→ **Task description**
Please retype all of the rows below word for word, without changing or leaving out anything.

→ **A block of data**
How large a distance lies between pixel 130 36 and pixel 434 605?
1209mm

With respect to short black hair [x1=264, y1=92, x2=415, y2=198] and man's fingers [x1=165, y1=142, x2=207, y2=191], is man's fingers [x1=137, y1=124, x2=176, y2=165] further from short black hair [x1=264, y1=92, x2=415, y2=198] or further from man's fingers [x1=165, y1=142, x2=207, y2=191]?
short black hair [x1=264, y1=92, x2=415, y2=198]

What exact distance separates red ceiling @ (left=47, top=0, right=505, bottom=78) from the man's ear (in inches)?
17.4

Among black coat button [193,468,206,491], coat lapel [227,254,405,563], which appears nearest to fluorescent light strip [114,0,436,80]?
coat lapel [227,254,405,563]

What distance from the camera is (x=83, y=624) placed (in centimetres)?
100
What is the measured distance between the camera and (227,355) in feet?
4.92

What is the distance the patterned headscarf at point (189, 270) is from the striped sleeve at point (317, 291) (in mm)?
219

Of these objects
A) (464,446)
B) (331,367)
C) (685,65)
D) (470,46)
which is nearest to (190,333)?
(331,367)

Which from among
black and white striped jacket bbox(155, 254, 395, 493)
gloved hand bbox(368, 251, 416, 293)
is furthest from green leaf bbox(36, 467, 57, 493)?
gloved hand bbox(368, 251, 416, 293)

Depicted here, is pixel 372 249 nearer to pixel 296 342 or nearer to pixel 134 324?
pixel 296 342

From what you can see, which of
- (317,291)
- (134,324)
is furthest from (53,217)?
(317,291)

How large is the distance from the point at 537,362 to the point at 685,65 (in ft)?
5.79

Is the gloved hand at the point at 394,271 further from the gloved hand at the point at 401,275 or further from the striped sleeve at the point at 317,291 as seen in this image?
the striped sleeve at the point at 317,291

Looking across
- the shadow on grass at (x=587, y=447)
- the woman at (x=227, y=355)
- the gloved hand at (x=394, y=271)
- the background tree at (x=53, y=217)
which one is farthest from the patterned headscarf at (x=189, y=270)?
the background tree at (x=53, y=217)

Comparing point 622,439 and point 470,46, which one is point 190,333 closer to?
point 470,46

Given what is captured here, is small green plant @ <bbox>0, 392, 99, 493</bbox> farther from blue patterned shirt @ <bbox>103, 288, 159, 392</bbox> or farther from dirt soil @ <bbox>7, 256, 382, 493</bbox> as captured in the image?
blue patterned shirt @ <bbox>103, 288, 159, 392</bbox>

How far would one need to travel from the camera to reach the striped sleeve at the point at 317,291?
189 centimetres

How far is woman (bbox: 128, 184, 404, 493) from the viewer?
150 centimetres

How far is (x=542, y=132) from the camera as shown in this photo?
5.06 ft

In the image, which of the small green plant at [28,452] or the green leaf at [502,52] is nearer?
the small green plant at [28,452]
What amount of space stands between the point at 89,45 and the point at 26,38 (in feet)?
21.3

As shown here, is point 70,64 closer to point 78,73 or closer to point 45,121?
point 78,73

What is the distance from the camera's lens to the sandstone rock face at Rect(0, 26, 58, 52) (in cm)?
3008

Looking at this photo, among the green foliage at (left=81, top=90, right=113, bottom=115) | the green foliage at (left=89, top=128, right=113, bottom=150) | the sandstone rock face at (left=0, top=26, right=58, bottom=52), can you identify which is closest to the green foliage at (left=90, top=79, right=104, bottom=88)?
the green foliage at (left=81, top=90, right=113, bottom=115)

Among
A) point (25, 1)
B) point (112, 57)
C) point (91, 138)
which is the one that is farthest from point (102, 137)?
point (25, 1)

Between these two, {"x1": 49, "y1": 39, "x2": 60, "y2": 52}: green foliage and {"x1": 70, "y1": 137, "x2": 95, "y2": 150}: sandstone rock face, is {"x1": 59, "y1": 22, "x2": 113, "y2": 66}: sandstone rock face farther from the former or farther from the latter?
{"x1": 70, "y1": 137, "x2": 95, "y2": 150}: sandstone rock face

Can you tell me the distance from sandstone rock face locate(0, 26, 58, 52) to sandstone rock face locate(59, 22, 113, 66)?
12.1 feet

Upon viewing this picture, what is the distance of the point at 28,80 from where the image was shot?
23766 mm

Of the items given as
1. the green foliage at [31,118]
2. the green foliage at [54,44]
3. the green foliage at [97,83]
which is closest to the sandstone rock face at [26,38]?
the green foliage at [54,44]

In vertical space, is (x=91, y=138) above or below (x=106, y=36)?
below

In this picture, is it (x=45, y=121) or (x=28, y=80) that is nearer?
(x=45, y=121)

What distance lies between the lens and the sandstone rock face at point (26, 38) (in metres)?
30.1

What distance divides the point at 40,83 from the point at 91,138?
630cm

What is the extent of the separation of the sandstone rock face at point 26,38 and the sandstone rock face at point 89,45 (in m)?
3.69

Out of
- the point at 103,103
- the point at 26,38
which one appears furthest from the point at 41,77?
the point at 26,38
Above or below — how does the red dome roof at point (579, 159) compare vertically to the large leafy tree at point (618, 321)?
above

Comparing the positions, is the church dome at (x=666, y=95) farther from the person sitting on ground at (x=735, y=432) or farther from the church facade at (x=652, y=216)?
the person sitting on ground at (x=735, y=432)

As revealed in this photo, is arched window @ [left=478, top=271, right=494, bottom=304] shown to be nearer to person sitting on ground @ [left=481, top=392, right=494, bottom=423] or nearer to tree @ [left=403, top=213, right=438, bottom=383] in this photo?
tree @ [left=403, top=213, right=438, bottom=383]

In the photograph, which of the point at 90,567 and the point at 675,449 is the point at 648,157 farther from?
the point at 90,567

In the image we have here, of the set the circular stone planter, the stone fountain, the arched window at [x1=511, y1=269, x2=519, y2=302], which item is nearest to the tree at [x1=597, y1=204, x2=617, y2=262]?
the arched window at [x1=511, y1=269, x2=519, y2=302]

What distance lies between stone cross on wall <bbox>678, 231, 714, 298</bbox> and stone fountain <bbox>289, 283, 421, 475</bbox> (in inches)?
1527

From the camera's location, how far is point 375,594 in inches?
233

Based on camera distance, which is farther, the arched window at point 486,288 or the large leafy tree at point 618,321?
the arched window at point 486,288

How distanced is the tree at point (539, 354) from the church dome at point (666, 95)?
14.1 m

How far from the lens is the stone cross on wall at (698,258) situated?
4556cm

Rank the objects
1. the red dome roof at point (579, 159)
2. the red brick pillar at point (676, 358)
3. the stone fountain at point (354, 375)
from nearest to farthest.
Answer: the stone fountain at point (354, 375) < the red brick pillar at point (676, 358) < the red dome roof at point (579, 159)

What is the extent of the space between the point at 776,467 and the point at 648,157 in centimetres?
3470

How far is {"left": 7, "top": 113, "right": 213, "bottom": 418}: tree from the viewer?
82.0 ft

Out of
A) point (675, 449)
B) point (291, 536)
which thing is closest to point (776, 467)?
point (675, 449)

→ **Exercise result**
How large a distance lies between pixel 130 36 and pixel 434 605?
1209mm

With respect to short black hair [x1=264, y1=92, x2=415, y2=198] and man's fingers [x1=165, y1=142, x2=207, y2=191], is man's fingers [x1=137, y1=124, x2=176, y2=165] further from short black hair [x1=264, y1=92, x2=415, y2=198] or further from man's fingers [x1=165, y1=142, x2=207, y2=191]?
short black hair [x1=264, y1=92, x2=415, y2=198]

What exact distance separates red ceiling @ (left=47, top=0, right=505, bottom=78) from the man's ear (in inches)?
17.4

Among black coat button [193,468,206,491], coat lapel [227,254,405,563], which appears nearest to fluorescent light strip [114,0,436,80]?
coat lapel [227,254,405,563]

What distance from the camera is (x=83, y=624) placed (in centimetres)?
100
What is the measured distance between the camera and (227,355) in feet?
4.92

What is the distance the patterned headscarf at point (189, 270) is from the striped sleeve at point (317, 291) (in mm)?
219

Of these objects
A) (464,446)
B) (331,367)
C) (685,65)
D) (470,46)
which is nearest to (190,333)?
(331,367)

Which from among
black and white striped jacket bbox(155, 254, 395, 493)
gloved hand bbox(368, 251, 416, 293)
is furthest from green leaf bbox(36, 467, 57, 493)?
gloved hand bbox(368, 251, 416, 293)

Depicted here, is pixel 372 249 nearer to pixel 296 342 or nearer to pixel 134 324?
pixel 296 342

From what you can see, which of
- (317,291)
- (134,324)
is furthest from (53,217)?
(317,291)

How large is the distance from the point at 537,362 to the point at 685,65 (in ft)?
5.79

Is the gloved hand at the point at 394,271 further from the gloved hand at the point at 401,275 or further from the striped sleeve at the point at 317,291 as seen in this image?
the striped sleeve at the point at 317,291

Looking across
- the shadow on grass at (x=587, y=447)
- the woman at (x=227, y=355)
- the gloved hand at (x=394, y=271)
- the background tree at (x=53, y=217)
which one is farthest from the patterned headscarf at (x=189, y=270)?
the background tree at (x=53, y=217)

Comparing point 622,439 and point 470,46, which one is point 190,333 closer to?
point 470,46

Given what is captured here, is small green plant @ <bbox>0, 392, 99, 493</bbox> farther from blue patterned shirt @ <bbox>103, 288, 159, 392</bbox> or farther from dirt soil @ <bbox>7, 256, 382, 493</bbox> as captured in the image?
blue patterned shirt @ <bbox>103, 288, 159, 392</bbox>

How far would one need to travel from the camera to reach the striped sleeve at the point at 317,291?
189 centimetres

How far is woman (bbox: 128, 184, 404, 493) from the viewer?
150 centimetres

How far is (x=542, y=132) from the camera as shown in this photo?
5.06 ft

In the image, which of the small green plant at [28,452] or the green leaf at [502,52] is nearer?
the small green plant at [28,452]
What amount of space stands between the point at 89,45 and the point at 26,38 (in feet)?
21.3

As shown here, is point 70,64 closer to point 78,73 or closer to point 45,121?
point 78,73

What is the distance from the camera's lens to the sandstone rock face at Rect(0, 26, 58, 52) (in cm)?
3008

Looking at this photo, among the green foliage at (left=81, top=90, right=113, bottom=115) | the green foliage at (left=89, top=128, right=113, bottom=150) | the sandstone rock face at (left=0, top=26, right=58, bottom=52), can you identify which is closest to the green foliage at (left=90, top=79, right=104, bottom=88)?
the green foliage at (left=81, top=90, right=113, bottom=115)

Among
A) point (25, 1)
B) point (112, 57)
C) point (91, 138)
which is the one that is farthest from point (102, 137)?
point (25, 1)

Between these two, {"x1": 49, "y1": 39, "x2": 60, "y2": 52}: green foliage and {"x1": 70, "y1": 137, "x2": 95, "y2": 150}: sandstone rock face, is {"x1": 59, "y1": 22, "x2": 113, "y2": 66}: sandstone rock face farther from the former or farther from the latter?
{"x1": 70, "y1": 137, "x2": 95, "y2": 150}: sandstone rock face

Can you tell me the distance from sandstone rock face locate(0, 26, 58, 52) to sandstone rock face locate(59, 22, 113, 66)?
12.1 feet

Upon viewing this picture, what is the distance of the point at 28,80 from where the image was shot?
23766 mm

Of the items given as
1. the green foliage at [31,118]
2. the green foliage at [54,44]
3. the green foliage at [97,83]
which is closest to the sandstone rock face at [26,38]?
the green foliage at [54,44]

In vertical space, is (x=91, y=138) above or below (x=106, y=36)?
below

In this picture, is it (x=45, y=121) or (x=28, y=80) that is nearer?
(x=45, y=121)

What distance lies between the lens and the sandstone rock face at point (26, 38) (in metres)?
30.1

What distance divides the point at 40,83 from the point at 91,138?
630cm

What is the extent of the separation of the sandstone rock face at point 26,38 and the sandstone rock face at point 89,45 (in m)?
3.69

Out of
- the point at 103,103
- the point at 26,38
which one appears furthest from the point at 41,77?
the point at 26,38
Above or below — how does the red dome roof at point (579, 159) compare vertically to the large leafy tree at point (618, 321)?
above

Comparing the positions, is the church dome at (x=666, y=95) farther from the person sitting on ground at (x=735, y=432) or farther from the church facade at (x=652, y=216)?
the person sitting on ground at (x=735, y=432)

As revealed in this photo, is arched window @ [left=478, top=271, right=494, bottom=304] shown to be nearer to person sitting on ground @ [left=481, top=392, right=494, bottom=423] or nearer to tree @ [left=403, top=213, right=438, bottom=383] in this photo?
tree @ [left=403, top=213, right=438, bottom=383]

In the photograph, which of the point at 90,567 and the point at 675,449 is the point at 648,157 farther from?
the point at 90,567

In the image we have here, of the set the circular stone planter, the stone fountain, the arched window at [x1=511, y1=269, x2=519, y2=302], which item is nearest to the tree at [x1=597, y1=204, x2=617, y2=262]?
the arched window at [x1=511, y1=269, x2=519, y2=302]

What distance lies between stone cross on wall <bbox>678, 231, 714, 298</bbox> and stone fountain <bbox>289, 283, 421, 475</bbox> (in inches)?
1527

From the camera's location, how far is point 375,594 in inches?
233

Based on camera distance, which is farther, the arched window at point 486,288 or the large leafy tree at point 618,321?
the arched window at point 486,288

How distanced is the tree at point (539, 354) from the church dome at point (666, 95)?
14.1 m

How far from the lens is the stone cross on wall at (698,258) situated?
4556cm

Rank the objects
1. the red dome roof at point (579, 159)
2. the red brick pillar at point (676, 358)
3. the stone fountain at point (354, 375)
from nearest to farthest.
Answer: the stone fountain at point (354, 375) < the red brick pillar at point (676, 358) < the red dome roof at point (579, 159)

What is the extent of the space between the point at 776,467 and the point at 648,157 in centimetres?
3470

How far is {"left": 7, "top": 113, "right": 213, "bottom": 418}: tree from the viewer?
82.0 ft

Out of
A) point (675, 449)
B) point (291, 536)
which thing is closest to point (776, 467)?
point (675, 449)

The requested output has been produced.